*Description of the task*: Can you copy every line of the items below word for word, omitting the pictures from your answer?

** start Information shown **

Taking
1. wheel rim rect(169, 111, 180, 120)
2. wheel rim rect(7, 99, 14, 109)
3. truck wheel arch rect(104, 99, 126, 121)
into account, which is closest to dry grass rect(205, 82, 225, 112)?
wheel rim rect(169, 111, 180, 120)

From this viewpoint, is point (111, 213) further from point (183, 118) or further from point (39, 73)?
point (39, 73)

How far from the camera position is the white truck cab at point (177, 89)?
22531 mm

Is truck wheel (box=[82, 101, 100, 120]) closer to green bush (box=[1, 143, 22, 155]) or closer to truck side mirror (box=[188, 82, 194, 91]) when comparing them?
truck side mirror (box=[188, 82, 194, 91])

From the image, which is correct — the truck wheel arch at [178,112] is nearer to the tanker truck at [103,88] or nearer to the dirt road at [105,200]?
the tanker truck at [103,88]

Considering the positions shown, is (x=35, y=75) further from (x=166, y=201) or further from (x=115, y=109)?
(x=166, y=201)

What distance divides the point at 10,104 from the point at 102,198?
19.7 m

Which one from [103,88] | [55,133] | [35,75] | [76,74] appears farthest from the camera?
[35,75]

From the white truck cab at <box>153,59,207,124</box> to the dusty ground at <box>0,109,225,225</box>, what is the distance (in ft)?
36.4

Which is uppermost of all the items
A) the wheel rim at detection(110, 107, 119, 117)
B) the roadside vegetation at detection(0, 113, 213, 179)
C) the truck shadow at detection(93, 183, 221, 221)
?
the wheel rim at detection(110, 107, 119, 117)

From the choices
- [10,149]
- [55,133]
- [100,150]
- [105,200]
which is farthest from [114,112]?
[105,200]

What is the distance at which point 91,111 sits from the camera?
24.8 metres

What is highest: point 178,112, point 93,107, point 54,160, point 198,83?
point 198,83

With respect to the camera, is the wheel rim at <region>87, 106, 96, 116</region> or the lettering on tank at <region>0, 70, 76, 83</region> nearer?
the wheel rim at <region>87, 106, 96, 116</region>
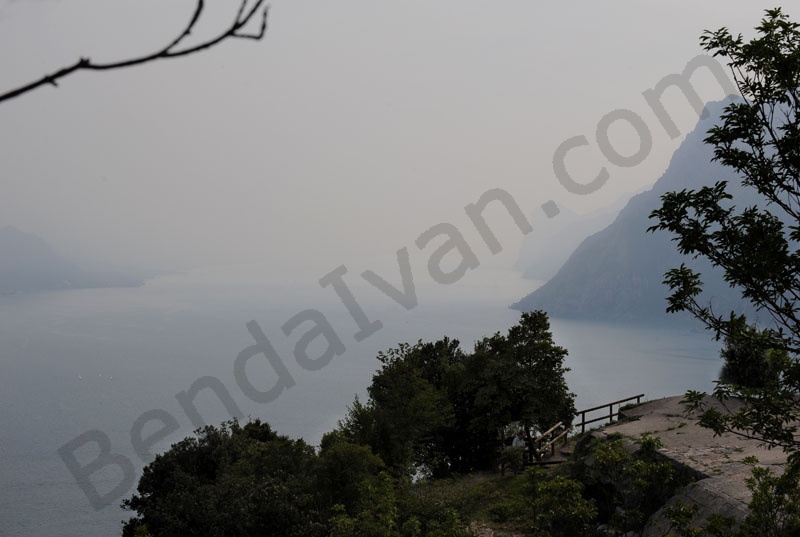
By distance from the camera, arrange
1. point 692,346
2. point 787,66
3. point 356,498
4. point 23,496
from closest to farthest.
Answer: point 787,66
point 356,498
point 23,496
point 692,346

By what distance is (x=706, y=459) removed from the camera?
13977 millimetres

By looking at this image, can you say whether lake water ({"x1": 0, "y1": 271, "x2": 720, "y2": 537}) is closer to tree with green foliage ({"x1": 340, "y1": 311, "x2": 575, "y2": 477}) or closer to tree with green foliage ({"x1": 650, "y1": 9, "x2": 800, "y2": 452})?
tree with green foliage ({"x1": 340, "y1": 311, "x2": 575, "y2": 477})

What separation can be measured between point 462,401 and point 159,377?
3892 inches

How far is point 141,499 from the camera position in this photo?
80.4 feet

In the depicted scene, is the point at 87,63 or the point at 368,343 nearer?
the point at 87,63

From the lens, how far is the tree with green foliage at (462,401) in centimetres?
2272

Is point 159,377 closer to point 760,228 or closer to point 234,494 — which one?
point 234,494

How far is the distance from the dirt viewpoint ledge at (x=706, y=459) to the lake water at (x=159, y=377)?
181 ft

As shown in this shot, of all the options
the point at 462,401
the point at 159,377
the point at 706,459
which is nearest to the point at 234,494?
the point at 706,459

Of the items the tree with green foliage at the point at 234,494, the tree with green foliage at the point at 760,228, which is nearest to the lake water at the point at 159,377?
the tree with green foliage at the point at 234,494

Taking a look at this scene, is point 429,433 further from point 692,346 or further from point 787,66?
point 692,346

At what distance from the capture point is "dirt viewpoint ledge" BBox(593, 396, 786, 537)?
38.6ft

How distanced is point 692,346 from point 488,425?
13966 centimetres

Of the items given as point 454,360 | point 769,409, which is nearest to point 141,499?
point 454,360
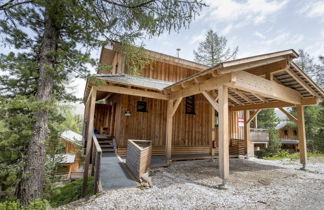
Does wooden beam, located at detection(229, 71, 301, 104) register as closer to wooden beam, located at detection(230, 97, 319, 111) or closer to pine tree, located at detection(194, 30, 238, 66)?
wooden beam, located at detection(230, 97, 319, 111)

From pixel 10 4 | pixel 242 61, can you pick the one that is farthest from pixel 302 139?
pixel 10 4

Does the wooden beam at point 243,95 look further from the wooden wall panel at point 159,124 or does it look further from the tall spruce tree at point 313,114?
the tall spruce tree at point 313,114

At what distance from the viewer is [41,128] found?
170 inches

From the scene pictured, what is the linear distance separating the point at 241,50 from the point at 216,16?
16170 millimetres

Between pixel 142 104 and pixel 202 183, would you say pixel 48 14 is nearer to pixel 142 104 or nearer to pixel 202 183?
pixel 142 104

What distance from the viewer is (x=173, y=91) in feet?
23.1

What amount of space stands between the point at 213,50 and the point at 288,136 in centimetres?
2170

** end Information shown **

*Exercise response*:
Taking
1. wheel rim rect(169, 111, 180, 120)
2. wheel rim rect(7, 99, 14, 109)
3. truck wheel arch rect(104, 99, 126, 121)
into account, which is closest to dry grass rect(205, 82, 225, 112)?
wheel rim rect(169, 111, 180, 120)

From this viewpoint, is point (111, 213) further from point (183, 118) or further from point (39, 73)?
point (39, 73)

How far from the camera position is the white truck cab at point (177, 89)?
22531 mm

Is truck wheel (box=[82, 101, 100, 120]) closer to green bush (box=[1, 143, 22, 155]) or closer to truck side mirror (box=[188, 82, 194, 91]) when comparing them?
truck side mirror (box=[188, 82, 194, 91])

From the image, which is correct — the truck wheel arch at [178,112] is nearer to the tanker truck at [103,88] or nearer to the dirt road at [105,200]?
the tanker truck at [103,88]

Considering the positions shown, is (x=35, y=75) further from (x=166, y=201) or further from (x=115, y=109)?
(x=166, y=201)

What distance divides the point at 10,104 from the point at 102,198?
19.7 m

Which one from [103,88] | [55,133] | [35,75] | [76,74] appears farthest from the camera?
[35,75]

From the white truck cab at <box>153,59,207,124</box> to the dusty ground at <box>0,109,225,225</box>, what is the distance (in ft)?
36.4

Which is uppermost of all the items
A) the wheel rim at detection(110, 107, 119, 117)
B) the roadside vegetation at detection(0, 113, 213, 179)
C) the truck shadow at detection(93, 183, 221, 221)
?
the wheel rim at detection(110, 107, 119, 117)

From the choices
- [10,149]
- [55,133]
- [100,150]
- [105,200]
which is farthest from [114,112]?
[105,200]

What is the distance at which point 91,111 sits from the camera?
24.8 metres

What is highest: point 178,112, point 93,107, point 54,160, point 198,83?
point 198,83

With respect to the camera, is the wheel rim at <region>87, 106, 96, 116</region> or the lettering on tank at <region>0, 70, 76, 83</region> nearer?
the wheel rim at <region>87, 106, 96, 116</region>
By distance from the camera, arrange
1. point 692,346
2. point 787,66
3. point 356,498
4. point 23,496
from closest to farthest.
Answer: point 787,66
point 356,498
point 23,496
point 692,346

By what distance is (x=706, y=459) removed from the camera?
13977 millimetres

By looking at this image, can you say whether lake water ({"x1": 0, "y1": 271, "x2": 720, "y2": 537}) is closer to tree with green foliage ({"x1": 340, "y1": 311, "x2": 575, "y2": 477}) or closer to tree with green foliage ({"x1": 650, "y1": 9, "x2": 800, "y2": 452})?
tree with green foliage ({"x1": 340, "y1": 311, "x2": 575, "y2": 477})

What separation can be measured between point 462,401 and point 159,377?
3892 inches

How far is point 141,499 from the camera position in this photo?
80.4 feet

In the depicted scene, is the point at 87,63 or the point at 368,343 nearer?
the point at 87,63

From the lens, how far is the tree with green foliage at (462,401) in centimetres?
2272

Is point 159,377 closer to point 760,228 or closer to point 234,494 — which one?
point 234,494

How far is the distance from the dirt viewpoint ledge at (x=706, y=459) to the lake water at (x=159, y=377)?
181 ft

As shown in this shot, of all the options
the point at 462,401
the point at 159,377
the point at 706,459
which is nearest to the point at 234,494?
the point at 706,459

Of the items the tree with green foliage at the point at 234,494, the tree with green foliage at the point at 760,228, which is nearest to the lake water at the point at 159,377?
the tree with green foliage at the point at 234,494

Taking a look at this scene, is point 429,433 further from point 692,346 or further from point 787,66?
point 692,346

At what distance from the capture point is "dirt viewpoint ledge" BBox(593, 396, 786, 537)?
38.6ft

How distanced is point 692,346 from point 488,425?
13966 centimetres

Of the items given as point 454,360 | point 769,409, which is nearest to point 141,499?
point 454,360
Does wooden beam, located at detection(229, 71, 301, 104) register as closer to wooden beam, located at detection(230, 97, 319, 111) or closer to pine tree, located at detection(194, 30, 238, 66)?
wooden beam, located at detection(230, 97, 319, 111)

From pixel 10 4 | pixel 242 61, can you pick the one that is farthest from pixel 302 139?
pixel 10 4

Does the wooden beam at point 243,95 look further from the wooden wall panel at point 159,124 or does it look further from the tall spruce tree at point 313,114?
the tall spruce tree at point 313,114

At what distance from the viewer is [41,128] found?
170 inches

From the scene pictured, what is the linear distance separating the point at 241,50 from the point at 216,16?
16170 millimetres

Between pixel 142 104 and pixel 202 183, would you say pixel 48 14 is nearer to pixel 142 104 or nearer to pixel 202 183?
pixel 142 104

What distance from the viewer is (x=173, y=91) in feet?
23.1

What amount of space stands between the point at 213,50 and the point at 288,136 in centimetres?
2170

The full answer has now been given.